A bag contains 4 green marbles, 6 red marbles, 14 orange marbles, 5 brown marbles, and 8 blue marbles. You choose a marble, replace it, and choose again. What is P(red, then blue)?
The probability of choosing a red marble on the first draw is 6/37 (6 out of 37 total marbles). Since we replace the marble before the second draw, the probability of choosing a blue marble on the second draw is also 8/37.
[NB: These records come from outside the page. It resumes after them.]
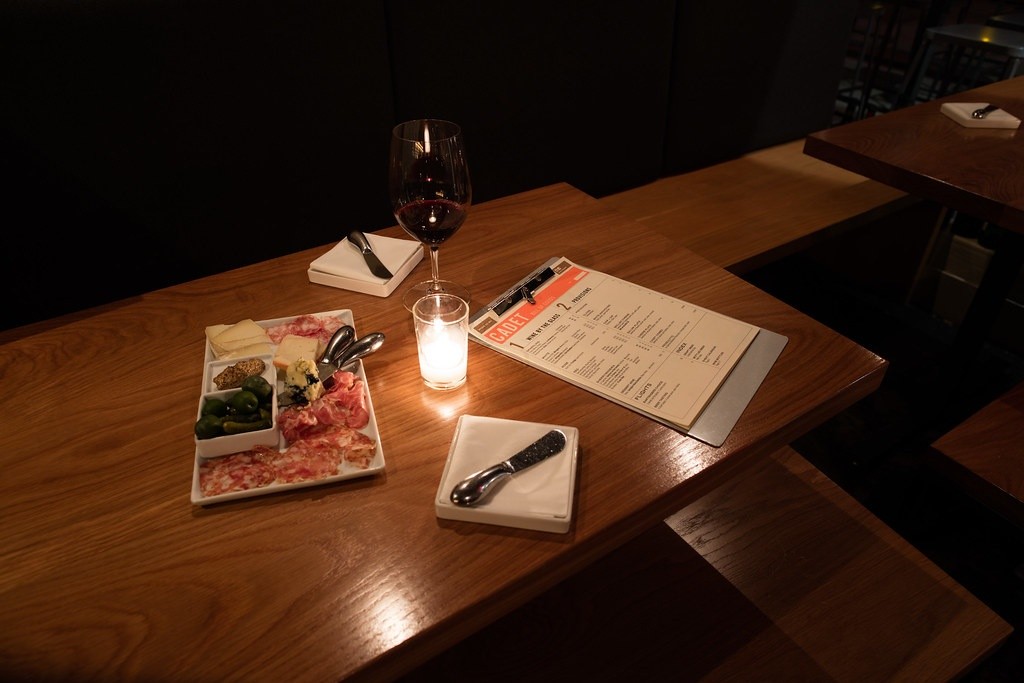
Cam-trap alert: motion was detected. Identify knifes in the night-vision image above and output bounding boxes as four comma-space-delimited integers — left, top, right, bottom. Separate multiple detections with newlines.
450, 429, 569, 506
972, 103, 1000, 119
277, 326, 384, 407
347, 231, 393, 279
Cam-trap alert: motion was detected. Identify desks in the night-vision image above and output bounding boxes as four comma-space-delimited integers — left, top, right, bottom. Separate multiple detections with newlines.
804, 73, 1024, 325
0, 182, 889, 683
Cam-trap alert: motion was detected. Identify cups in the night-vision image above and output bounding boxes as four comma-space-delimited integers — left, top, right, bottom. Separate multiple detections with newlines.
412, 294, 469, 392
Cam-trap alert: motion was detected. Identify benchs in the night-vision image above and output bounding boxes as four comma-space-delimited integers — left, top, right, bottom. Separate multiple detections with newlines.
928, 379, 1024, 530
599, 135, 929, 278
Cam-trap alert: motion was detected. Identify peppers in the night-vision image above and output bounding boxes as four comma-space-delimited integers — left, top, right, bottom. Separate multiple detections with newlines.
193, 374, 272, 439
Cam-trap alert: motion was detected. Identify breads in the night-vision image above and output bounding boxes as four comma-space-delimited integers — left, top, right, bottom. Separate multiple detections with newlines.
204, 319, 320, 371
213, 358, 265, 390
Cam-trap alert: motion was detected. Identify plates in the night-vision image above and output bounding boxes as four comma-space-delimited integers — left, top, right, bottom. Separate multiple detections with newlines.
307, 231, 425, 299
939, 102, 1021, 129
194, 352, 281, 458
436, 414, 580, 534
188, 307, 386, 506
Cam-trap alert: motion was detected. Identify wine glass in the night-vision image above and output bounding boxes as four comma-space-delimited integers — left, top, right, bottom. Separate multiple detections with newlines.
390, 117, 473, 317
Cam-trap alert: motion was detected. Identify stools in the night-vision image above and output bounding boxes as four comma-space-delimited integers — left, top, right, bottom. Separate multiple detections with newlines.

To find the probability of both events happening (choosing red and then blue), we multiply the probabilities:
P(red, then blue) = (6/37) * (8/37)
P(red, then blue) = 0.0366 or approximately 3.66%
3.66 as a fraction
We can write 3.66 as a fraction by dividing 3.66 by 1:
3.66/1
To get rid of the decimal, we can multiply both the numerator and denominator by 100:
3.66/1 x 100/100
This simplifies to:
366/100
We can further simplify by dividing both the numerator and denominator by their greatest common factor, which is 2:
183/50
Therefore, 3.66 as a fraction is 183/50.
To find the probability of choosing a red marble and then a blue marble, we need to multiply the probabilities of each event happening.
Step 1: Calculate the probability of choosing a red marble:
There are a total of 4 + 6 + 14 + 5 + 8 = 37 marbles in the bag. Out of these, there are 6 red marbles. Since we are replacing the marble after each selection, the probability of choosing a red marble on the first draw is 6/37.
Step 2: Calculate the probability of choosing a blue marble:
After replacing the first marble, there are still 37 marbles in the bag, but now there are 8 blue marbles. So the probability of choosing a blue marble on the second draw is 8/37.
Step 3: Multiply the probabilities:
To find the probability of both events happening, we multiply the probability of choosing a red marble and the probability of choosing a blue marble:
P(red, then blue) = (6/37) * (8/37) = 48/1369.
Therefore, the probability of choosing a red marble, replacing it, and then choosing a blue marble is 48/1369.